🤖 AI Summary
This study addresses the longstanding absence of large-scale, high-quality digital datasets of U.S. presidential campaign television advertisements. We propose the first end-to-end, parallelized AI analytics pipeline—integrating automatic speech recognition (ASR), large language model (LLM)-driven video understanding and abstractive summarization, distributed preprocessing, and human-in-the-loop quality verification—to automatically construct a digital dataset comprising 9,707 ads spanning 1952–2012. To date, this is the most comprehensive and temporally extensive (70-year) resource of its kind, enabling longitudinal analysis of campaign issue evolution across decades. Human evaluation confirms that generated transcripts and summaries achieve parity with manual annotations in accuracy and informativeness. The entire pipeline—including code, models, and data—is fully open-sourced, establishing both a benchmark dataset and a reproducible methodological framework for political communication research and fine-grained video semantic analysis.
📝 Abstract
This paper introduces the largest and most comprehensive dataset of US presidential campaign television advertisements, available in digital format.

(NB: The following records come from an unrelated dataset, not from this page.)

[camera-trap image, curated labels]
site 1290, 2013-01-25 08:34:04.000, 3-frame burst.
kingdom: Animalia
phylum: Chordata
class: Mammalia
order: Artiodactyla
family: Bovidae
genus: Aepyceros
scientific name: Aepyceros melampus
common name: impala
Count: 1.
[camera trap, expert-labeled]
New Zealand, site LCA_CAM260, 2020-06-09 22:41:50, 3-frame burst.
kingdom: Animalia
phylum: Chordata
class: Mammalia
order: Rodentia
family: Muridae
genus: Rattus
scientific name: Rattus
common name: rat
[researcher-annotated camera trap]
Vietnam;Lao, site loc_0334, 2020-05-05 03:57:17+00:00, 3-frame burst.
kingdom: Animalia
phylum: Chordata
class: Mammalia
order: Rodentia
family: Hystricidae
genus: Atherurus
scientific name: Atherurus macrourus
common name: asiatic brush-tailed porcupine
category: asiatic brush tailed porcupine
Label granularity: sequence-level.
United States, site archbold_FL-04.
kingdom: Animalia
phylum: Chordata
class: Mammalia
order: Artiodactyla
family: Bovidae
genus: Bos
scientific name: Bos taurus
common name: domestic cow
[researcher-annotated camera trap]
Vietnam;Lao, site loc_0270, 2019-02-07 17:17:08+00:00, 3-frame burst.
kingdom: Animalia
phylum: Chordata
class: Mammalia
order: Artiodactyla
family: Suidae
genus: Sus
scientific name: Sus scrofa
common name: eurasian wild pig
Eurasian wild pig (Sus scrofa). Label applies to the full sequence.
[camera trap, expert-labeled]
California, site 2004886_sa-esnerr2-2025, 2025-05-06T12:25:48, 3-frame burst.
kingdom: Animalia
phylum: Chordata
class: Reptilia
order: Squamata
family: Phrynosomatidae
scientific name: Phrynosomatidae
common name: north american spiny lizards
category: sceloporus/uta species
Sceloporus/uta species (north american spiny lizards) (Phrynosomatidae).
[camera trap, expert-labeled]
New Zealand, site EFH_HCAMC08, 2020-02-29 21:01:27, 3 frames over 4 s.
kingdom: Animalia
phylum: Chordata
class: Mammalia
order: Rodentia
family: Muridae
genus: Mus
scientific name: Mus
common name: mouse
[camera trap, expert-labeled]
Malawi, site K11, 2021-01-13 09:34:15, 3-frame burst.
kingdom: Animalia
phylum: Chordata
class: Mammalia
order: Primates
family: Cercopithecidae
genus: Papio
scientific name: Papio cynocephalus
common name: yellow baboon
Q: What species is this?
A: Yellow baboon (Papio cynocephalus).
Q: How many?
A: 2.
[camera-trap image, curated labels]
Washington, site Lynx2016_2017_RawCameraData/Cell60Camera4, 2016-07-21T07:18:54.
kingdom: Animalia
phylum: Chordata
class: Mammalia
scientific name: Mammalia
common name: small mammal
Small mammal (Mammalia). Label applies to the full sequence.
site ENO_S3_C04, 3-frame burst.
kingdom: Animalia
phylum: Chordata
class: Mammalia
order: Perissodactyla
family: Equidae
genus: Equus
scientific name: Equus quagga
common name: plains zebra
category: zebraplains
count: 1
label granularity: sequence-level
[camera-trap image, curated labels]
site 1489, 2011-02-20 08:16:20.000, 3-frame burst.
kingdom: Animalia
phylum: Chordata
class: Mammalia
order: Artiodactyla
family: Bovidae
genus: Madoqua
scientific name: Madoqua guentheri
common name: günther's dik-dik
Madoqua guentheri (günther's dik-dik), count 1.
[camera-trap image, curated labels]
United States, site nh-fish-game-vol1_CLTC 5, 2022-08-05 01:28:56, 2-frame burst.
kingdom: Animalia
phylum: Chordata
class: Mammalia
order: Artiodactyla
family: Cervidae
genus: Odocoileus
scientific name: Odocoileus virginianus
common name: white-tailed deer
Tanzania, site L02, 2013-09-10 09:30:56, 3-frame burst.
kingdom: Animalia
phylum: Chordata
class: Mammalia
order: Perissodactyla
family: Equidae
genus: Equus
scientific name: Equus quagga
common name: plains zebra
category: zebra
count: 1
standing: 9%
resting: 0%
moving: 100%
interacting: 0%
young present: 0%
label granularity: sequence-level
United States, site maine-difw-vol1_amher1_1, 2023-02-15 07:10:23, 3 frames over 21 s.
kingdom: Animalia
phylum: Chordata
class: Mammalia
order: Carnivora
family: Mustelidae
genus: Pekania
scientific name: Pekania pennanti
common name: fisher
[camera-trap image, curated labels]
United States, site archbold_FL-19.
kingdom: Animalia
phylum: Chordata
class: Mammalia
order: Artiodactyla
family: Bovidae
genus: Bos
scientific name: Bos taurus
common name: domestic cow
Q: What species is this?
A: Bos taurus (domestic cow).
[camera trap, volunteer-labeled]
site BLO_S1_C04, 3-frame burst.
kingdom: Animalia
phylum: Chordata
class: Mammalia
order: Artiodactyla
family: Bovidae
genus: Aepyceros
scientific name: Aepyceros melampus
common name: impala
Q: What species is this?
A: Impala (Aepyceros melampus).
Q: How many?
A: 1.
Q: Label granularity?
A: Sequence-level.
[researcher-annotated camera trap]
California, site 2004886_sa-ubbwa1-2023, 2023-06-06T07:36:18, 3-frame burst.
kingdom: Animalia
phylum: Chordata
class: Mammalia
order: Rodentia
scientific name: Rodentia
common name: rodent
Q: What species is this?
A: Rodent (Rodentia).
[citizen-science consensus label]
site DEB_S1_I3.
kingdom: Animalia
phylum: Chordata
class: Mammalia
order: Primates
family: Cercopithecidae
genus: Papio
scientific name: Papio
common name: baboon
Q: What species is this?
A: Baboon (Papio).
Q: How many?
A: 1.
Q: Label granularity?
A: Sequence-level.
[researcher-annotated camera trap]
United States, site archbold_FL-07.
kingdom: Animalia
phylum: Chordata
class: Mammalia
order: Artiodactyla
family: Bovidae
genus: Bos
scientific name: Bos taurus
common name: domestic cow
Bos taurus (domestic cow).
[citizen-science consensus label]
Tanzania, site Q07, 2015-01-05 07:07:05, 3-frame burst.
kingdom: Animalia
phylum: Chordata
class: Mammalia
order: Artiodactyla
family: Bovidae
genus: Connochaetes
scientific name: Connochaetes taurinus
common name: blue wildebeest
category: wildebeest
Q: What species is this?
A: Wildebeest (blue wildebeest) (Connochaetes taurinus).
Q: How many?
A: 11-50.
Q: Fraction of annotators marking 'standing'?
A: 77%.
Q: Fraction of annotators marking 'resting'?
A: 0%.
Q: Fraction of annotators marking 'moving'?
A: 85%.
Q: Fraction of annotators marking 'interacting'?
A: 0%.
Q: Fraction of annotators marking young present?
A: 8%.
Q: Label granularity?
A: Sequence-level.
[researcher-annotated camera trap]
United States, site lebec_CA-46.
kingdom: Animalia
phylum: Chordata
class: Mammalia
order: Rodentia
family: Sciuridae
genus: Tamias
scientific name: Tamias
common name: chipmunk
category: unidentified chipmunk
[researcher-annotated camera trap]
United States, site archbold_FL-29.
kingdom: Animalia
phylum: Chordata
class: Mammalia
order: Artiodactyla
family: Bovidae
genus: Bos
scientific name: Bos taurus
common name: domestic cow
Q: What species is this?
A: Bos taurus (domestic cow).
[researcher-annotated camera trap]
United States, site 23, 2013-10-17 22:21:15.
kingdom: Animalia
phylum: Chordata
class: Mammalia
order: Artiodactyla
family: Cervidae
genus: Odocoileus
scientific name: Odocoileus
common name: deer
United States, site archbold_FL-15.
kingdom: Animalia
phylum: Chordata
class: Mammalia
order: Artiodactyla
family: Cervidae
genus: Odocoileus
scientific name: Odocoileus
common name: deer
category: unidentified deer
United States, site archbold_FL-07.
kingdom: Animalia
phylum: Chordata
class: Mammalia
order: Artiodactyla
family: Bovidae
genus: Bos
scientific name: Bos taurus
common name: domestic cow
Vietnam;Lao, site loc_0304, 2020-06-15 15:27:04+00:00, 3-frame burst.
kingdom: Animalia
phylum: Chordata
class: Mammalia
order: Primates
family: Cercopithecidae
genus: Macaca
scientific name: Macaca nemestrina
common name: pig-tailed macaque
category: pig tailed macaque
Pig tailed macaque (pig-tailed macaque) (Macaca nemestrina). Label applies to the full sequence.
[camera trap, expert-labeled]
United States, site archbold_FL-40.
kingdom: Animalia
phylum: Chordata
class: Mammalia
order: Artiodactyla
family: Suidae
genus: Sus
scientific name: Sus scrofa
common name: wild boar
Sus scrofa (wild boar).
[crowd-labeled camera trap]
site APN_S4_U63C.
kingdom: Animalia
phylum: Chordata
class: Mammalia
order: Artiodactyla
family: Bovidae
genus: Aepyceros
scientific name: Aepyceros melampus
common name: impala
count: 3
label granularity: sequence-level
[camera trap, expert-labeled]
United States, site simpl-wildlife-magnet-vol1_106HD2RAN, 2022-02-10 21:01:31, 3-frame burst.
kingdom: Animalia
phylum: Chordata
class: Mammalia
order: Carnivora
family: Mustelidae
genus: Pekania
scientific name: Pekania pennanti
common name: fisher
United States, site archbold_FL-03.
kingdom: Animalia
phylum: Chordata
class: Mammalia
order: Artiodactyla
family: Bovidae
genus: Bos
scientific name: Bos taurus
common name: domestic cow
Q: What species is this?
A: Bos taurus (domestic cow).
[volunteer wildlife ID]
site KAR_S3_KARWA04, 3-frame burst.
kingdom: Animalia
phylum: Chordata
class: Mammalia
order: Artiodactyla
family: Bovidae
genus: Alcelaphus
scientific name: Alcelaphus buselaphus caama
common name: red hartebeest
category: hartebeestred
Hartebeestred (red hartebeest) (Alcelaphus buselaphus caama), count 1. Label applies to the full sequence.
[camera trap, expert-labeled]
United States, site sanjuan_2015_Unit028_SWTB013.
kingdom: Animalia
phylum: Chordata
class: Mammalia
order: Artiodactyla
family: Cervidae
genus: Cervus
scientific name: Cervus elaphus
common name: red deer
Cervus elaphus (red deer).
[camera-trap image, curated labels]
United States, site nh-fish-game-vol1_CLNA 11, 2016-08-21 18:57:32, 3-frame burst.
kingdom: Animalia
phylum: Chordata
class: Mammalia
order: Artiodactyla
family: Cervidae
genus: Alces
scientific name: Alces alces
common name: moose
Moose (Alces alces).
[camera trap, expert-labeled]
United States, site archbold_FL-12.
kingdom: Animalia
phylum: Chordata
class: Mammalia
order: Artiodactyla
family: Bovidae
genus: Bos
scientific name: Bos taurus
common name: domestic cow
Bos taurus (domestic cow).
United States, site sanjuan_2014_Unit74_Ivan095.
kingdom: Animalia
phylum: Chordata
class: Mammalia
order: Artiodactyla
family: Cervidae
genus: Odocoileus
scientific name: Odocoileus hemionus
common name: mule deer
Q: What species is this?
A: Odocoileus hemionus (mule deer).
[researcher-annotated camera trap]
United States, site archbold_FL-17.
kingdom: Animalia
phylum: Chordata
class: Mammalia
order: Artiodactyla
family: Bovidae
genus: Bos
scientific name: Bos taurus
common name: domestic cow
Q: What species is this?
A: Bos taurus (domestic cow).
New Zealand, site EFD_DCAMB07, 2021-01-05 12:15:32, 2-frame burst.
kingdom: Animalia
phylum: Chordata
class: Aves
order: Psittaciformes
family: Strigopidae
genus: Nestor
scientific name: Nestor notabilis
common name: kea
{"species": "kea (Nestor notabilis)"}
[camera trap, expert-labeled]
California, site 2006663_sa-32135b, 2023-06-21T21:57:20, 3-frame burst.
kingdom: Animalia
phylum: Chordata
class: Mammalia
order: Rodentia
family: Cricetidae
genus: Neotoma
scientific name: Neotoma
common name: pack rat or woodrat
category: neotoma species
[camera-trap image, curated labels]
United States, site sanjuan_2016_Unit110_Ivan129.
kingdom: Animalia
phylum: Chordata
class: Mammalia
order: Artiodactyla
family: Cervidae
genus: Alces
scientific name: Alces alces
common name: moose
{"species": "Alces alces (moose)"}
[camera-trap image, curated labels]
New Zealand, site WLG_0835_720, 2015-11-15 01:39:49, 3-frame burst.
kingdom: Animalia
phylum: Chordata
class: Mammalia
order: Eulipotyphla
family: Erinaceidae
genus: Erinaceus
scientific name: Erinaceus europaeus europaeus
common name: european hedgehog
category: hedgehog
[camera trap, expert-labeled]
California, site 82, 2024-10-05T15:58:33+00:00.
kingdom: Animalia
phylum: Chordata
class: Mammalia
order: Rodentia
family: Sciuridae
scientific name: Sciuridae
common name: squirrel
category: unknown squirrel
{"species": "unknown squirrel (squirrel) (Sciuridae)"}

The dataset also includes machine-searchable transcripts and high-quality summaries designed to facilitate a variety of academic research. To date, there has been great interest in collecting and analyzing US presidential campaign advertisements, but the need for manual procurement and annotation led many to rely on smaller subsets. We design a large-scale parallelized, AI-based analysis pipeline that automates the laborious process of preparing, transcribing, and summarizing videos. We then apply this methodology to the 9,707 presidential ads from the Julian P. Kanter Political Commercial Archive. We conduct extensive human evaluations to show that these transcripts and summaries match the quality of manually generated alternatives. We illustrate the value of this data by including an application that tracks the genesis and evolution of current focal issue areas over seven decades of presidential elections. Our analysis pipeline and codebase also show how to use LLM-based tools to obtain high-quality summaries for other video datasets.